When Irene B. Rosenfeld, the chief executive of Kraft, was studying marketing at Cornell in the late 1970s, she was determined to get as many people as possible to respond to a survey she mailed out as part of her PhD research on how consumers choose products.
So she attached a crisp $1 bill to the surveys, to entice people to fill them out and mail them back. Rosenfeld now has a much bigger budget, but she is still working hard to persuade people to go along with her plans.
Kraft has just had its $16.7 billion (U.S.) offer for Cadbury, the British candy company, rebuffed – but Rosenfeld, who once headed Kraft’s Canadian operations, appears determined to push the deal forward.
She flew to London last month to lay out her merger plans to Cadbury’s chairman, Roger Carr. After the Cadbury board brushed off the overture, she decided to make the offer public last Monday in hopes of forcing the company’s hand.
In public comments, she has insisted the deal would benefit the shareholders of both companies. And when Cadbury insisted the offer undervalued the company, Rosenfeld said that the chocolate and gum maker had far less potential to grow on its own.
"This announcement just shows how ambitious she is," Erin Swanson, an equity analyst at Morningstar, told The New York Times. "She’s not content with the status quo. She’s striving for continuous improvement and looking to stir growth in what has been a more mature business."
The events have set the stage for a bidding war, meaning Kraft might have to pay substantially more if it wants to acquire Cadbury.
Anticipating that possibility, investors bid down Kraft shares, which dropped nearly 6 per cent last Tuesday. Cadbury shares, as measured in depository receipts, soared almost 40 per cent.
Analysts said that several other companies could also bid for Cadbury, including Nestl? SA and Hershey Co.
The coming battle will certainly test Rosenfeld’s leadership of the company she took over in 2006, vowing to revive sluggish sales of its brands, which include Oreo cookies, Oscar Mayer lunch meats and Velveeta cheese.
Analysts said the company’s results in the past two quarters were promising. "There seems to have been some evidence that she has in fact started to turn things around," said Matt Arnold, a consumer analyst with Edward Jones, a retail brokerage firm based in St. Louis.
Rosenfeld has said she wanted to encourage innovation by giving managers at many different levels of the company more power to make decisions and try new things cheap credit report. Arnold said that appeared to have made the company more nimble and quicker to introduce new or expanded product lines.
He said Kraft had success with an expanded line of DiGiorno frozen pizzas, which the company now sells in single-serve packages and in a premium variety. It has also revamped its Maxwell House coffee blend and packaging and has begun selling Oreo Cakesters, a snack cake based on the cookie.
"They just found ways to cater to consumer wants a little more, and the bet paid off," Arnold said.
Rosenfeld also turned back earlier efforts at cost-cutting that hurt the quality of the company’s products.

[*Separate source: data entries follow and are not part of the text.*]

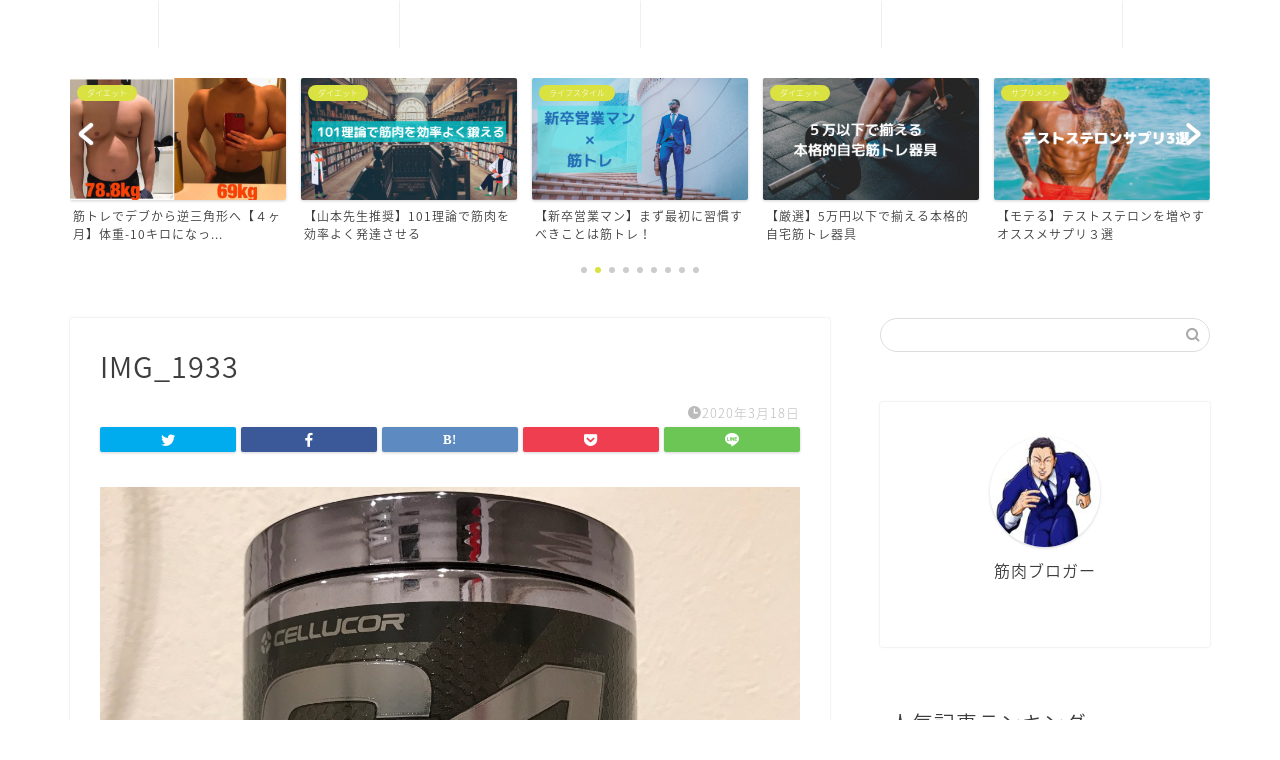

--- FILE ---
content_type: text/html; charset=utf-8
request_url: https://www.google.com/recaptcha/api2/aframe
body_size: 268
content:
<!DOCTYPE HTML><html><head><meta http-equiv="content-type" content="text/html; charset=UTF-8"></head><body><script nonce="nr-g4gNVbQJXo9wCfjxKZA">/** Anti-fraud and anti-abuse applications only. See google.com/recaptcha */ try{var clients={'sodar':'https://pagead2.googlesyndication.com/pagead/sodar?'};window.addEventListener("message",function(a){try{if(a.source===window.parent){var b=JSON.parse(a.data);var c=clients[b['id']];if(c){var d=document.createElement('img');d.src=c+b['params']+'&rc='+(localStorage.getItem("rc::a")?sessionStorage.getItem("rc::b"):"");window.document.body.appendChild(d);sessionStorage.setItem("rc::e",parseInt(sessionStorage.getItem("rc::e")||0)+1);localStorage.setItem("rc::h",'1769090852876');}}}catch(b){}});window.parent.postMessage("_grecaptcha_ready", "*");}catch(b){}</script></body></html>

--- FILE ---
content_type: text/plain
request_url: https://www.google-analytics.com/j/collect?v=1&_v=j102&a=2141345257&t=pageview&_s=1&dl=https%3A%2F%2Fe-bodymake.com%2F224%2Fimg_1933%2F&ul=en-us%40posix&dt=IMG_1933%20%7C%20G-BLOG&sr=1280x720&vp=1280x720&_u=IEBAAEABAAAAACAAI~&jid=948605579&gjid=2112880757&cid=28627845.1769090848&tid=UA-162873547-1&_gid=181342591.1769090848&_r=1&_slc=1&z=1028089490
body_size: -450
content:
2,cG-5TH79W4DCC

For instance, she insisted on adding more cheese back into the mix for the company’s signature macaroni and cheese, after it had been cut back to save money.
While the Cadbury deal would be by far her biggest move to date, Rosenfeld has not shied from buying and selling. She sold the underperforming Post cereals division to Ralcorp for $1.7 billion in 2007, and in the same year paid $7 billion for the cookie unit of the French company Groupe Danone.
Several analysts told The Times that a Cadbury acquisition could make sense for Kraft, which would greatly expand its confectionery business. Cadbury would also give it strong sales in emerging markets, such as India, where the chocolate maker has strong sales and has seen impressive growth. But they cautioned that those considerations could change if Kraft winds up paying significantly more.
Rosenfeld, who declined to be interviewed, began working for Kraft in the early 1980s. She soon became a marketing manager with responsibility for Kool-Aid and helped increase sales, in part by changing television ads aimed at children that featured a rock and roll soundtrack. She had similar success with Jell-O and was later made head of Kraft’s Canadian and then North American divisions. But she left the company abruptly in 2003. In 2004 she was hired to be chief executive of PepsiCo’s Frito-Lay division. But two years later, she returned to Kraft, this time as chief executive. She was named chairman in 2007 and now holds both posts.
Rosenfeld’s thesis adviser at Cornell, Vithala R. Rao, still teaches marketing there, and said that he recalled the $1 bills and the innovative way his former pupil conducted her thesis survey nearly three decades ago (she received her PhD in 1980).
Rao said the trick worked, with the survey getting a higher response than might have been anticipated without the incentive.